### Task objective
Once you find the line below that has "Порекло презимена, село Милошево (Неготин)", output it and every line after it exactly, stopping after the line that has "В Тольятти разыскивают", with no pictures.

-----

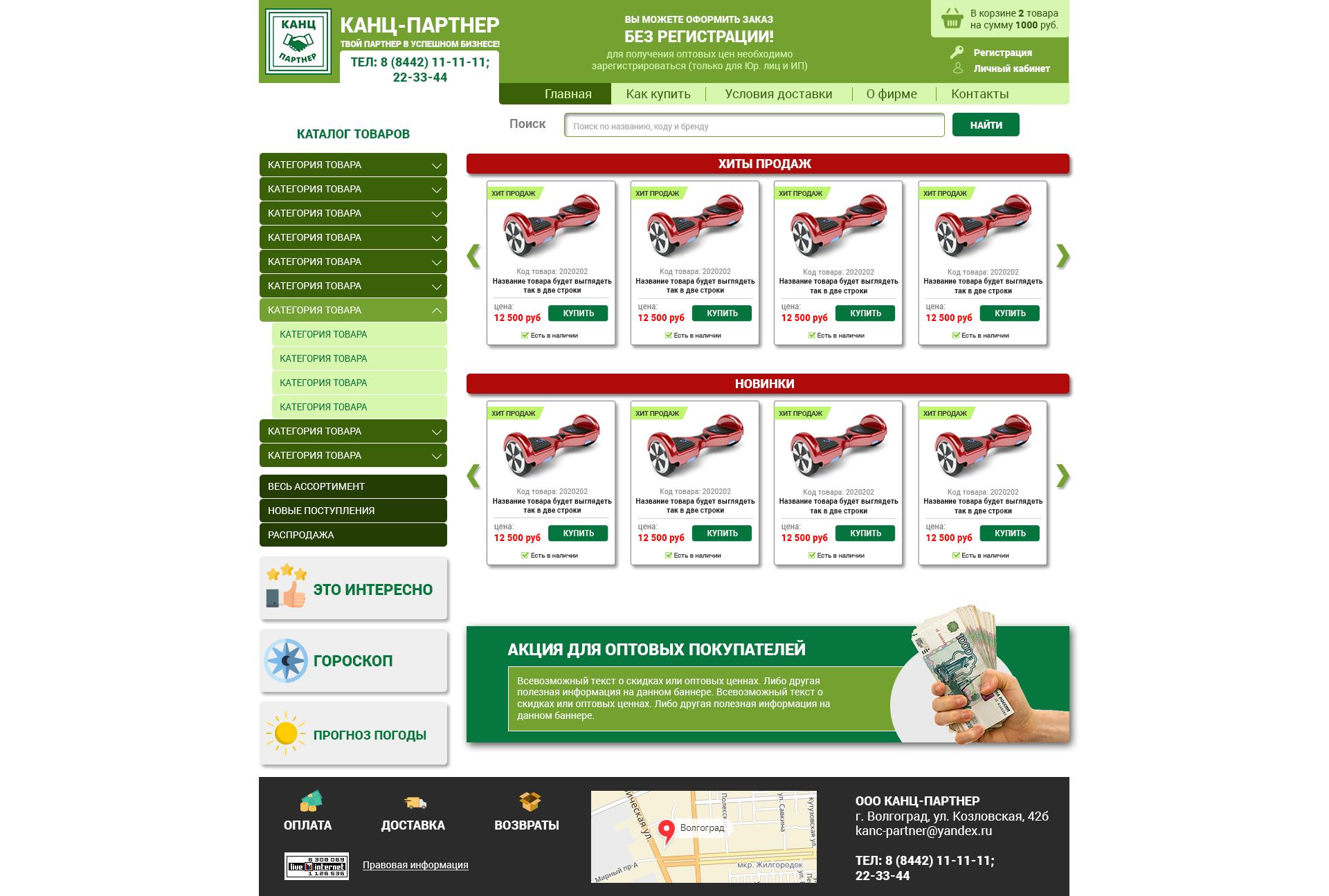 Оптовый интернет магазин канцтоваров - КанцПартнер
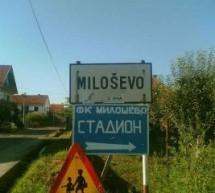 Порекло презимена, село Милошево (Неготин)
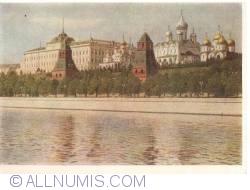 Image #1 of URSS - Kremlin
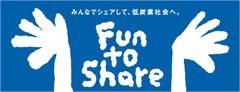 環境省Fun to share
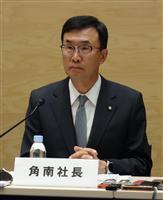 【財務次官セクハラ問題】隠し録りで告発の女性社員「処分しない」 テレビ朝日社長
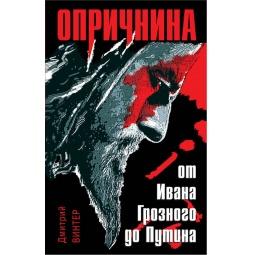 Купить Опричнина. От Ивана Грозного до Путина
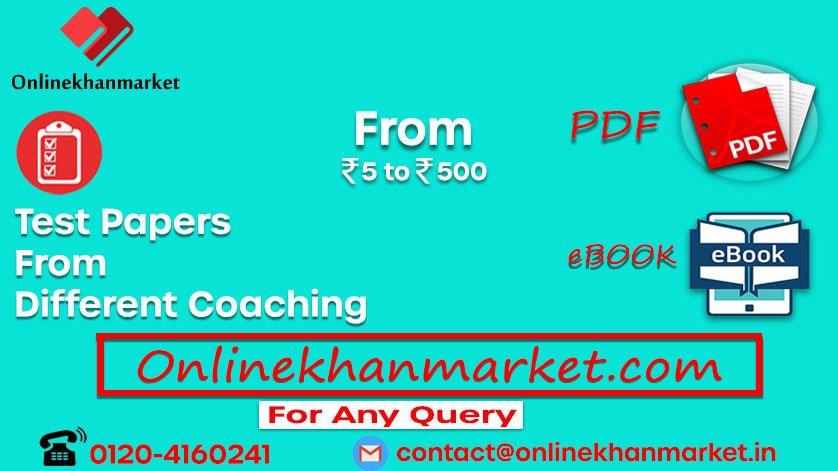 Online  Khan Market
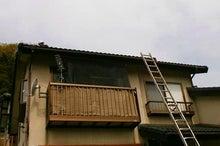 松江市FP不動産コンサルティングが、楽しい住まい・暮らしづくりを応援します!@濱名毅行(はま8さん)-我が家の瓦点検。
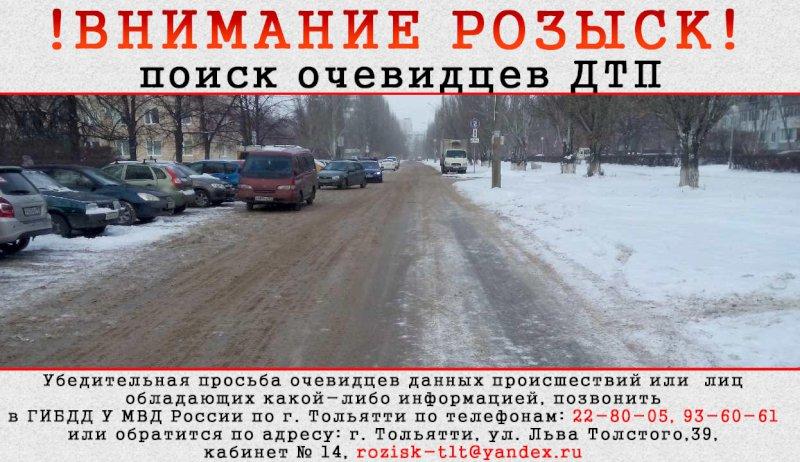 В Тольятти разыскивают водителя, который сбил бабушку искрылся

-----

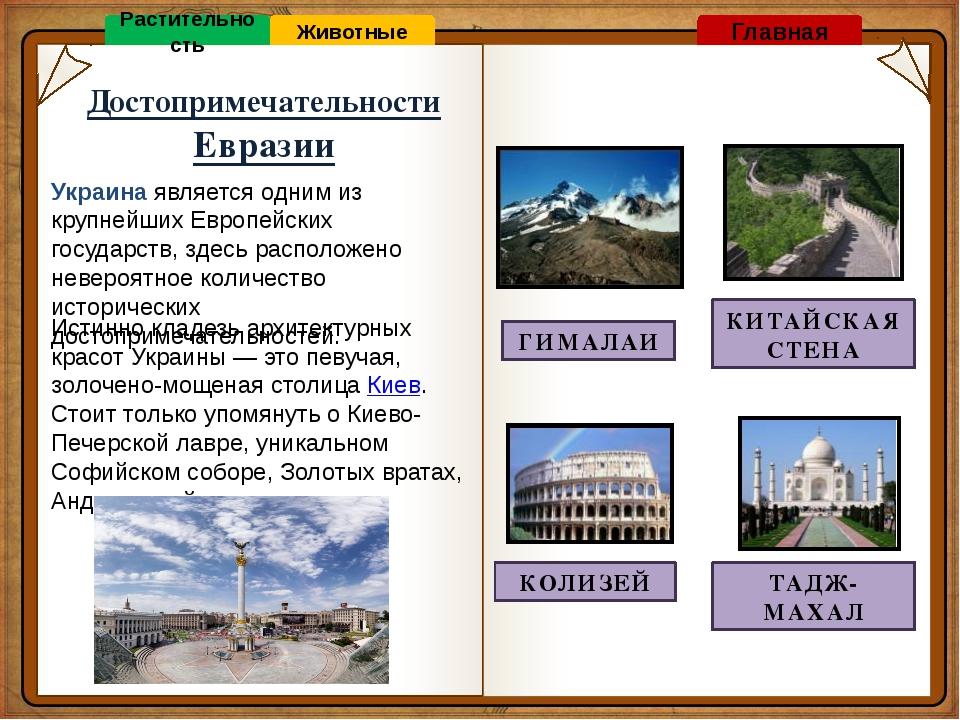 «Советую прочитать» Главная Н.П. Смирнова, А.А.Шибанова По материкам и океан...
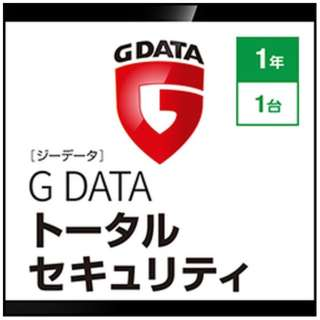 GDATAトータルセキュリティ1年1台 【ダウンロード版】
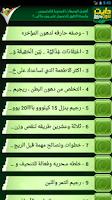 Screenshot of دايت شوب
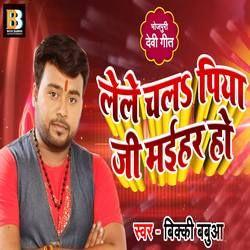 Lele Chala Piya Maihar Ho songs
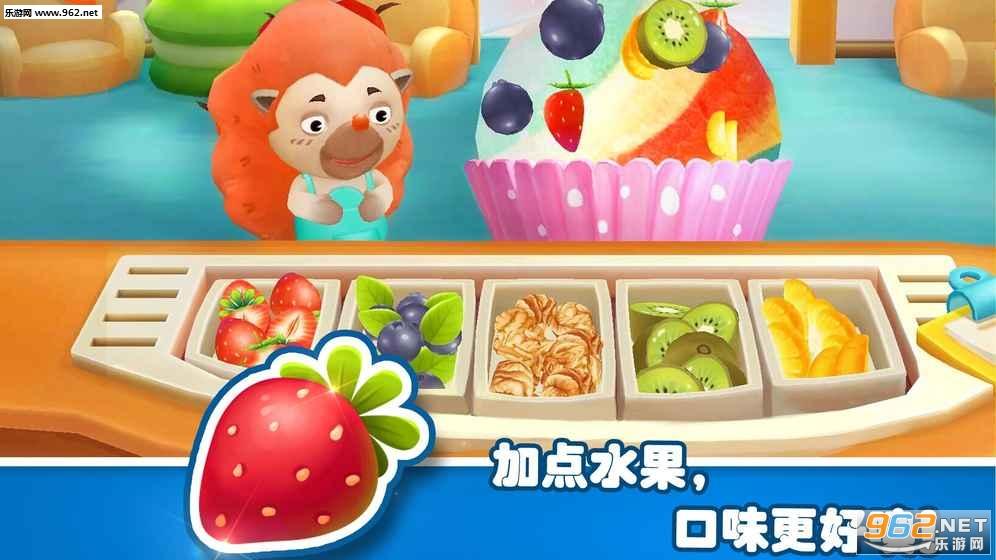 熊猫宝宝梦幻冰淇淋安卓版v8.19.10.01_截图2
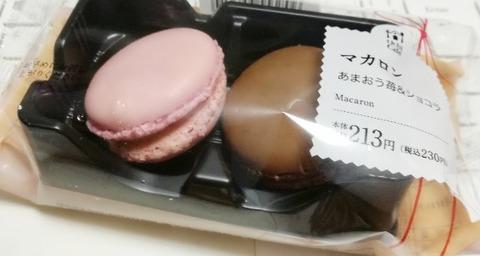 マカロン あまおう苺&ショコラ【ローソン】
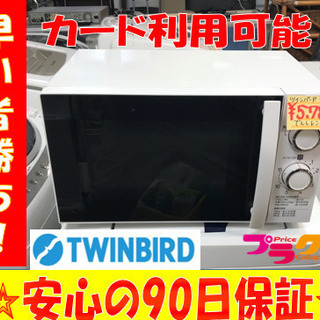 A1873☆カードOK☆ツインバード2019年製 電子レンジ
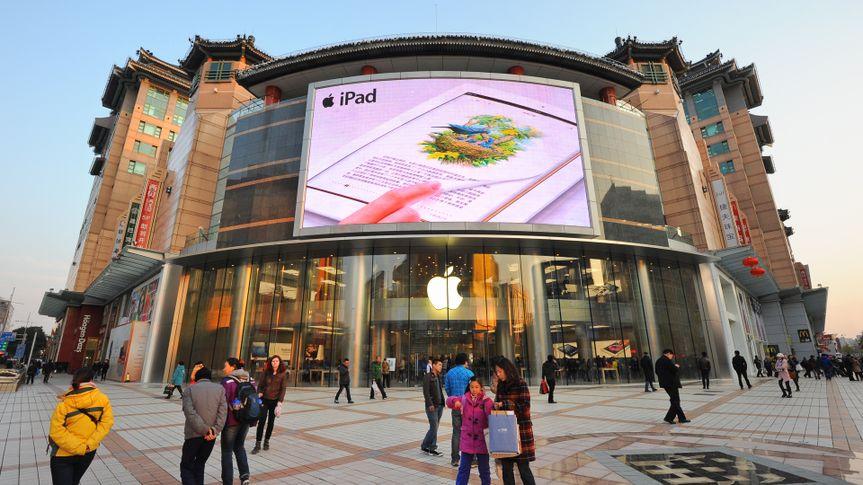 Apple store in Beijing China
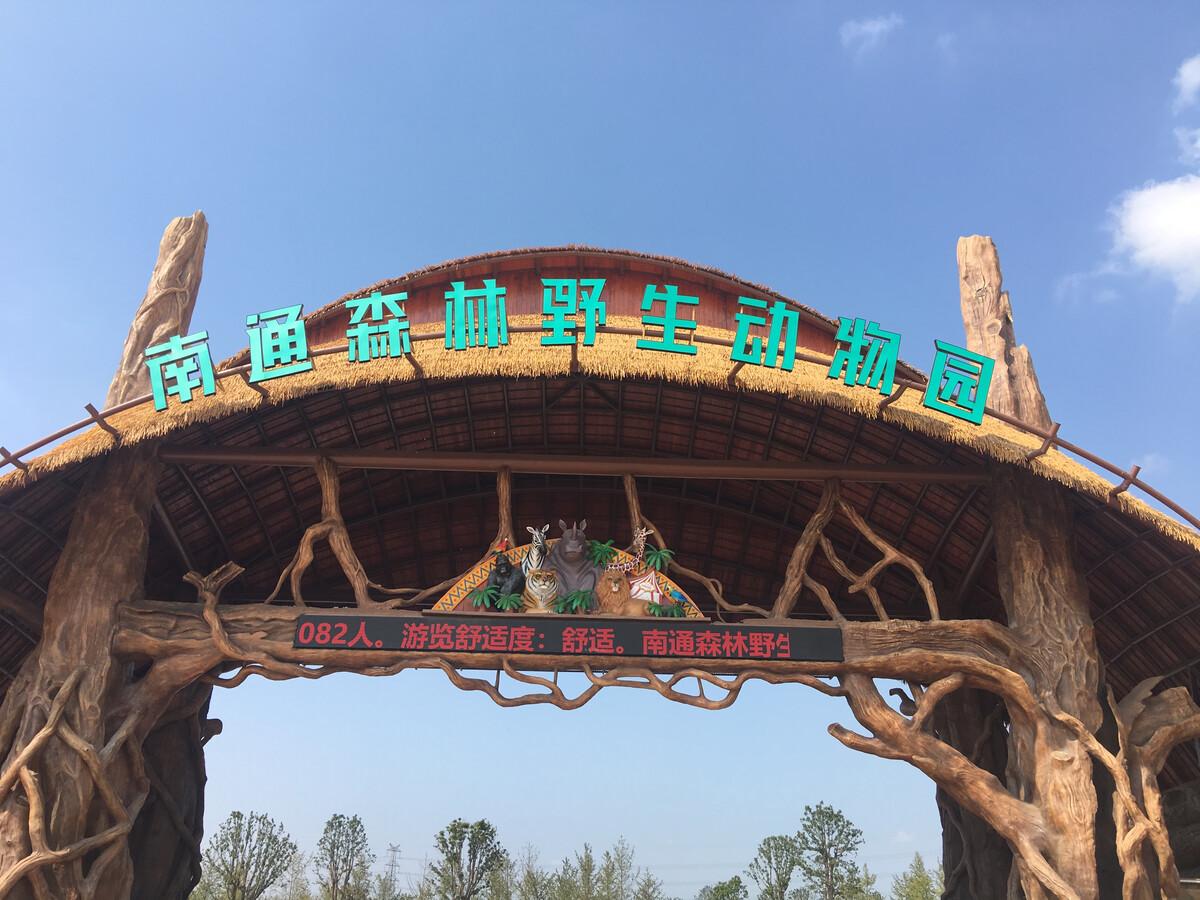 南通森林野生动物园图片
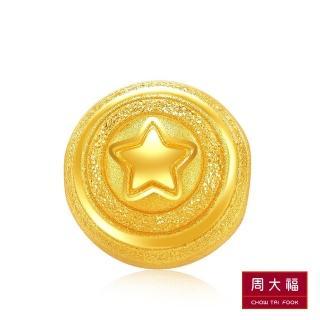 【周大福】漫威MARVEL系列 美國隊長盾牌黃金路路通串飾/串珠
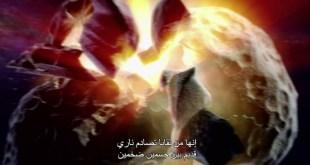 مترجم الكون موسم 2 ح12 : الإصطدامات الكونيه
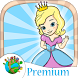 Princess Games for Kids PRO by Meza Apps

-----

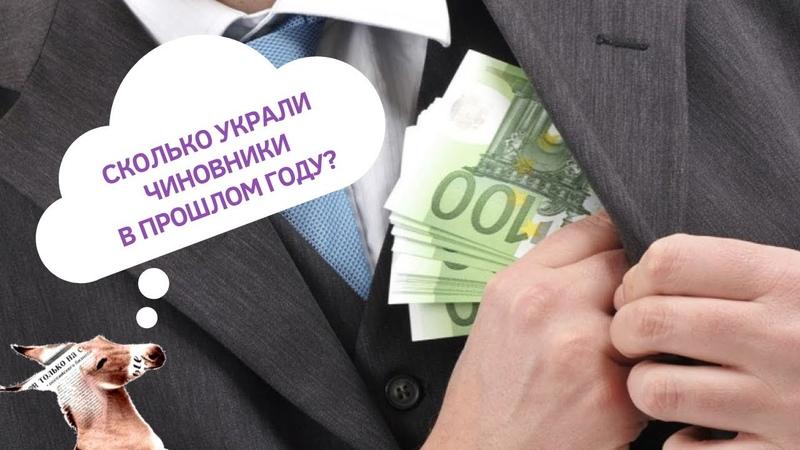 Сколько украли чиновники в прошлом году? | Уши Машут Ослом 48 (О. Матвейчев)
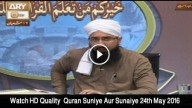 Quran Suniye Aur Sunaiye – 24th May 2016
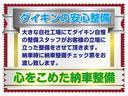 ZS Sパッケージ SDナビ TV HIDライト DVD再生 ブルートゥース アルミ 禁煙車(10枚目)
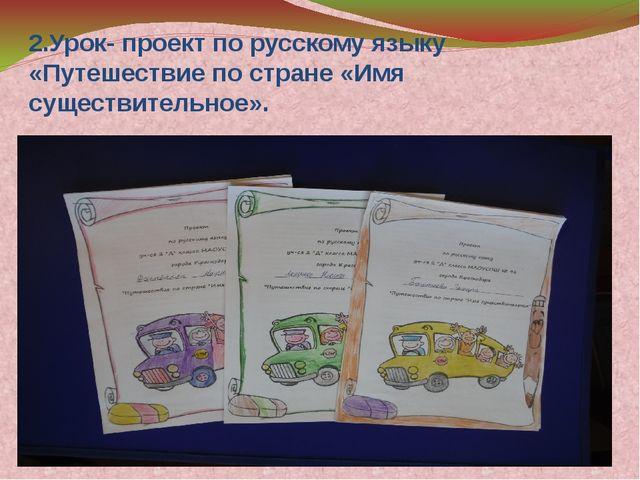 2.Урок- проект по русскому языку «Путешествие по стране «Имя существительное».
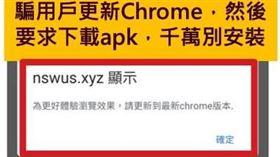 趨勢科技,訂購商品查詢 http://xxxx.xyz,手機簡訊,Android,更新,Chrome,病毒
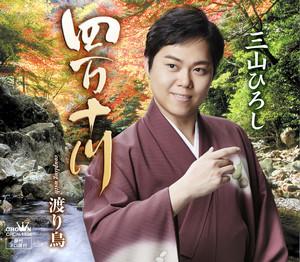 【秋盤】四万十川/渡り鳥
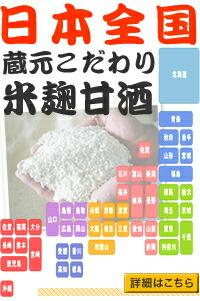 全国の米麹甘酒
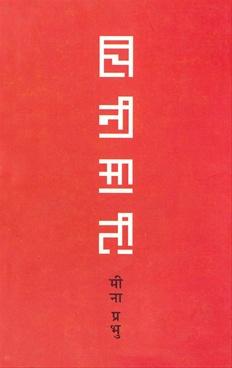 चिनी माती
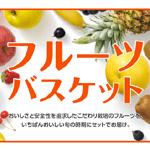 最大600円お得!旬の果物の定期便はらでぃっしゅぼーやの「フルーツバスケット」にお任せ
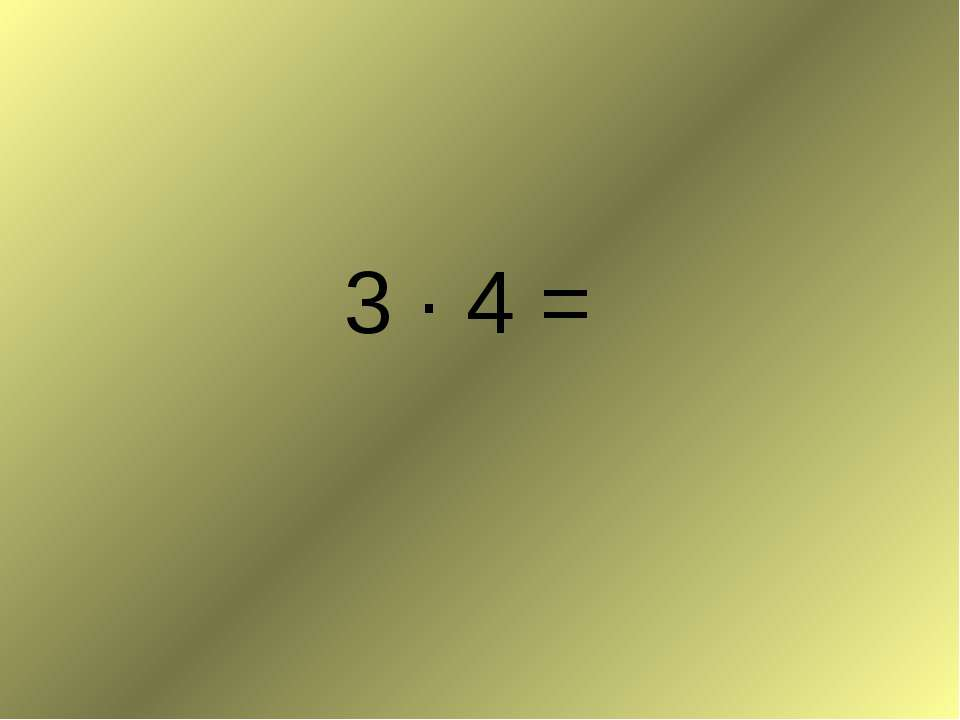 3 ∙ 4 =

-----

### Exercise result
 Порекло презимена, село Милошево (Неготин)
 Image #1 of URSS - Kremlin
 環境省Fun to share
 【財務次官セクハラ問題】隠し録りで告発の女性社員「処分しない」 テレビ朝日社長
 Купить Опричнина. От Ивана Грозного до Путина
 Online  Khan Market
 松江市FP不動産コンサルティングが、楽しい住まい・暮らしづくりを応援します!@濱名毅行(はま8さん)-我が家の瓦点検。
 В Тольятти разыскивают водителя, который сбил бабушку искрылся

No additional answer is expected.